START TASK DATA

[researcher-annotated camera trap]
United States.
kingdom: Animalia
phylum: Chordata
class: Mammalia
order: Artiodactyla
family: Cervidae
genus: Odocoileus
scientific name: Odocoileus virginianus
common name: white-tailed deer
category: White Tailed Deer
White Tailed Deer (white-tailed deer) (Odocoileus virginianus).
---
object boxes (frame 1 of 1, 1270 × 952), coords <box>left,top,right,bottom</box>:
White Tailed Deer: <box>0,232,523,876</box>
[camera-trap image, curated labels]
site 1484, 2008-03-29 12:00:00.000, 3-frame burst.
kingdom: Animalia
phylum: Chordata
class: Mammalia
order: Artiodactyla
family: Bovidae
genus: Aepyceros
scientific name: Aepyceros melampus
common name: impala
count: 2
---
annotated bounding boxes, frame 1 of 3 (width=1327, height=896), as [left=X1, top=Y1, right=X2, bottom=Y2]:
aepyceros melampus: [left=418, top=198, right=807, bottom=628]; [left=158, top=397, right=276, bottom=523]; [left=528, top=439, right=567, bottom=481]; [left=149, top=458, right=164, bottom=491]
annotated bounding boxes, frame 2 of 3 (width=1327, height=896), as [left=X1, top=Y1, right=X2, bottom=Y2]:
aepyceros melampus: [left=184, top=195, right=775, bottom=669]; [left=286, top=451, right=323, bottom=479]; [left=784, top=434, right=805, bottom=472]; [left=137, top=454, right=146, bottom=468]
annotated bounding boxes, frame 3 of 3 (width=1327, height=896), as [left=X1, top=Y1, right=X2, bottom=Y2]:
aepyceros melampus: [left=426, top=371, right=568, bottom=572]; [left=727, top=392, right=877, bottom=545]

END TASK DATA
START TASK DATA

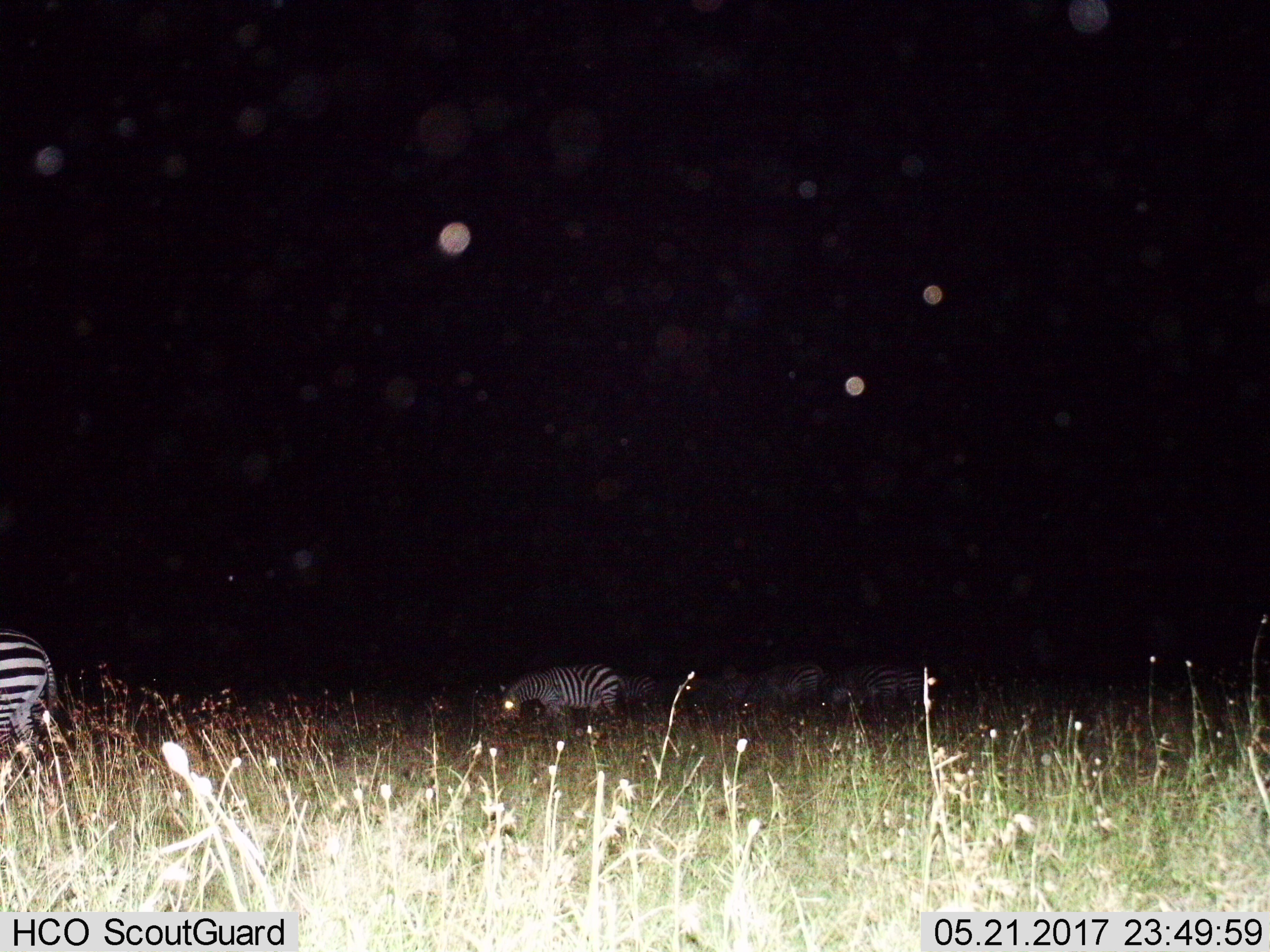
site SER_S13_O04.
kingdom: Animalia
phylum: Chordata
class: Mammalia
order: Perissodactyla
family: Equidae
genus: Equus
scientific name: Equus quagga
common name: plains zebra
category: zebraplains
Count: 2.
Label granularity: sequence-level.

END TASK DATA

_PROBLEM_
Please copy, exactly as written, every line in the listing above from the line with "[researcher-annotated camera trap]" up to and including the line with "common name: white-tailed deer".

_SOLUTION FOR THIS EXERCISE_
[researcher-annotated camera trap]
United States.
kingdom: Animalia
phylum: Chordata
class: Mammalia
order: Artiodactyla
family: Cervidae
genus: Odocoileus
scientific name: Odocoileus virginianus
common name: white-tailed deer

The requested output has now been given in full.